— Begin —

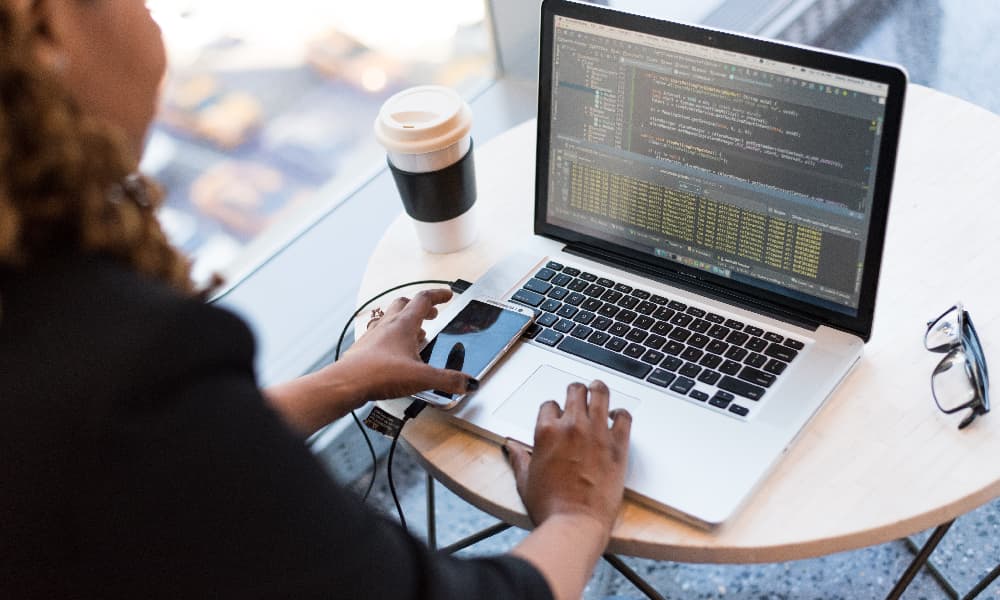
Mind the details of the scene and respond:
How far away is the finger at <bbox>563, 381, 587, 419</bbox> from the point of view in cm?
93

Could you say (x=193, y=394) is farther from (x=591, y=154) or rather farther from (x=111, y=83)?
(x=591, y=154)

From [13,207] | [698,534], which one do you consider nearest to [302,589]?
[13,207]

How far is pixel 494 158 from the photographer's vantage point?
4.63 ft

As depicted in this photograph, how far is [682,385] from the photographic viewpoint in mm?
987

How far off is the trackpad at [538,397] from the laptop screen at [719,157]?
200 mm

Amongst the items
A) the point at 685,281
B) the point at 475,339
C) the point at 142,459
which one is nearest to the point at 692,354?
the point at 685,281

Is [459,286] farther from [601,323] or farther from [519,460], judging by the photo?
[519,460]

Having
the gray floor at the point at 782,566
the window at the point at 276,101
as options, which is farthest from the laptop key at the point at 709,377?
the window at the point at 276,101

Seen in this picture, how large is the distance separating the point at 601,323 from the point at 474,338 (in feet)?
0.46

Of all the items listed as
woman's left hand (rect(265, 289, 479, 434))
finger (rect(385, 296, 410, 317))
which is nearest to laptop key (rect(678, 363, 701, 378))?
woman's left hand (rect(265, 289, 479, 434))

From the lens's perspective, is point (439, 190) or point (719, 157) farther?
point (439, 190)

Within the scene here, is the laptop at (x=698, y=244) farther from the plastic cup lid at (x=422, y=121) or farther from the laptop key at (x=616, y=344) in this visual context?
the plastic cup lid at (x=422, y=121)

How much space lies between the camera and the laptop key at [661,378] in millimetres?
996

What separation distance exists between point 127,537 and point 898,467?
669mm
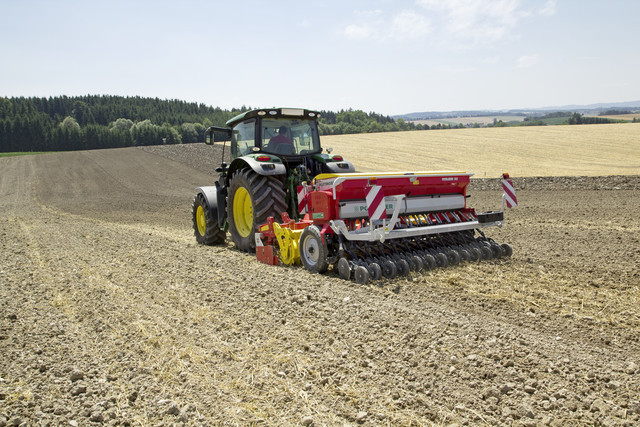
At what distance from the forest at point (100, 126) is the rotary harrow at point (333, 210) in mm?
30703

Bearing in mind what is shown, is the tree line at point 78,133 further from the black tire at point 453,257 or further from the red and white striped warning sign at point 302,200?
the black tire at point 453,257

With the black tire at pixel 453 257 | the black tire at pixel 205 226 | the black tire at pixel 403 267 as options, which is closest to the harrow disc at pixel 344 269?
the black tire at pixel 403 267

— End —

**WHAT YOU NEED TO DO**
Return the listing above unchanged, apart from dropping its pictures.

**ANSWER**
Mind the details of the scene and respond:
How far away is the finger at <bbox>563, 381, 587, 419</bbox> from the point of view in cm?
93

Could you say (x=193, y=394) is farther from (x=591, y=154) or rather farther from (x=111, y=83)?
(x=591, y=154)

From [13,207] | [698,534], which one do you consider nearest to [302,589]?
[13,207]

How far is pixel 494 158 from the photographer's vantage point?
4.63 ft

As depicted in this photograph, how far is [682,385] from the photographic viewpoint in mm?
987

How far off is the trackpad at [538,397] from the laptop screen at [719,157]?
200 mm

Amongst the items
A) the point at 685,281
B) the point at 475,339
C) the point at 142,459
which one is nearest to the point at 692,354?
the point at 685,281

Is [459,286] farther from [601,323] or farther from [519,460], judging by the photo?
[519,460]

Having
the gray floor at the point at 782,566
the window at the point at 276,101
as options, which is farthest from the laptop key at the point at 709,377?
the window at the point at 276,101

Seen in this picture, how large is the distance separating the point at 601,323 from the point at 474,338 (in feet)?
0.46

Of all the items listed as
woman's left hand (rect(265, 289, 479, 434))
finger (rect(385, 296, 410, 317))
which is nearest to laptop key (rect(678, 363, 701, 378))?
woman's left hand (rect(265, 289, 479, 434))

From the lens's perspective, is point (439, 190) or point (719, 157) farther?
point (439, 190)

Within the scene here, is the laptop at (x=698, y=244) farther from the plastic cup lid at (x=422, y=121) or farther from the laptop key at (x=616, y=344) in this visual context?
the plastic cup lid at (x=422, y=121)

How much space lies between the camera and the laptop key at [661,378] in millimetres?
996

What separation distance exists between point 127,537 and point 898,467?
669mm
At what distance from the forest at point (100, 126) is the rotary harrow at point (333, 210) in mm?
30703

Bearing in mind what is shown, is the tree line at point 78,133 further from the black tire at point 453,257 or further from the red and white striped warning sign at point 302,200?
the black tire at point 453,257

With the black tire at pixel 453 257 | the black tire at pixel 205 226 | the black tire at pixel 403 267 as options, which is closest to the harrow disc at pixel 344 269?
the black tire at pixel 403 267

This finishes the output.